Speech processing = getting machines to do everything humans do when listening to/producing/learning speech

  • Listening (speech as input)

    • Who is speaking? (Speaker identification)

    • What are the speaker characteristics (gender, age, dialect, …)?

    • Separating speech from background audio, other speakers (Speech separation)

    • What is the speaker’s emotional/health state? (Emotion recognition, …)

    • What words is the speaker uttering? (Speech recognition)

    • Was a particular word/phrase uttered? (Keyword spotting/spoken term detection)

    • What is the semantic information conveyed? (Spoken language understanding)

    • Other “NLP” tasks on speech (translation, summarization, …)

  • Producing (generation, translation, etc):

    • What do I want to say? (Language generation)

    • How do I say a given word string? (Text-to-speech synthesis)

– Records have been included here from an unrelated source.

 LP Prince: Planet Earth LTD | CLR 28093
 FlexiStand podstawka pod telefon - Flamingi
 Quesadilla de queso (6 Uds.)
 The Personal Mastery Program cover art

    • How do I convey the importance of different parts of this thought, or my emotion? (Expressive synthesis)

    • Can I imitate another speaker’s voice? (Voice conversion)

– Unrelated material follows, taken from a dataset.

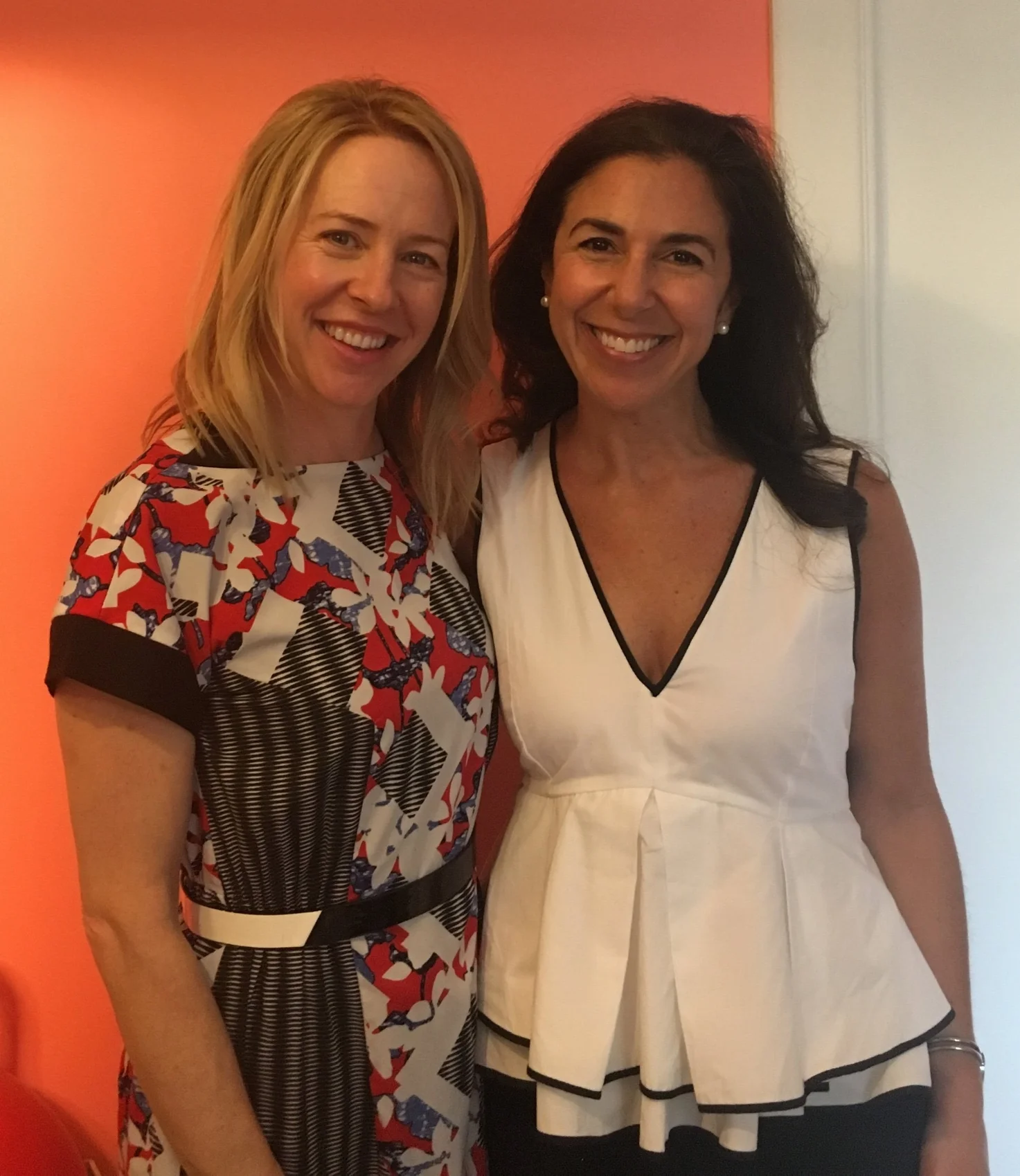 Amy Hargreaves and Kara.JPG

  • Learning (embedding, etc)

    • What are the sounds in this language? (Phonetic unit discovery)

    • What are the units of meaning (e.g. words) in this language? (Spoken term discovery)

    • What do the words in this language mean?

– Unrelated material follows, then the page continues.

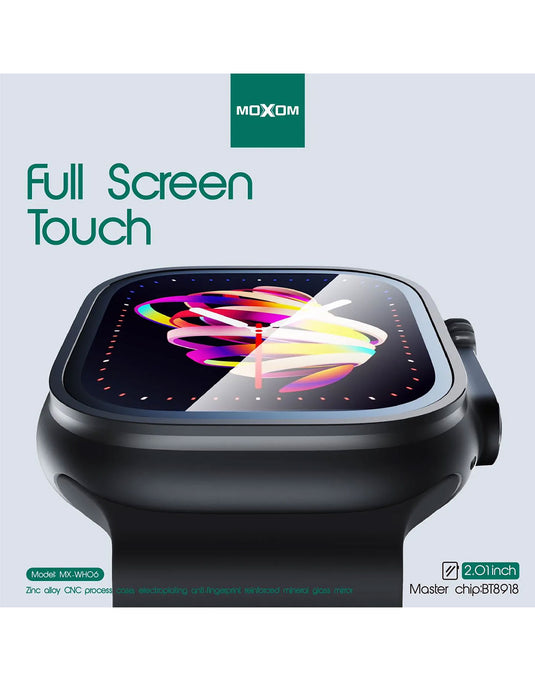 Moxom Ultra Smart Watch Calling Feature (MX-WH06)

    • How are words combined in this language? (Grammar induction)

    (Getting more into NLP…)


  • Representation learning & density estimation

  • Clustering \(\approx\) discrete representation learning

Is unsupervised learning all representation learning? Is it all density estimation? How about graph-based methods?


The study of machine learning can be categorized as theories, models, and applications.

  • Model

    • How to model a problem?

  • Theory

    • Why does this model work?

    • Under what conditions will it have what performance?

  • Application

    • Fit the model or its variants to various type of data

Usually a model can be used for multiple problem. Take principal component analysis as an example,

  • Problems

    • dimension reduction

    • estimate latent variables

    • visualization

  • Model: principal component analysis

  • Theories

    • Identifiability: What is the weakest signal can we detect? Use random matrix theory.

  • Application:

    • Variants: probabilistic PCA, kernel PCA, …

    • Fitting: data for various domains …

We will focus on introducing models, but will also discuss the theories to analyze them.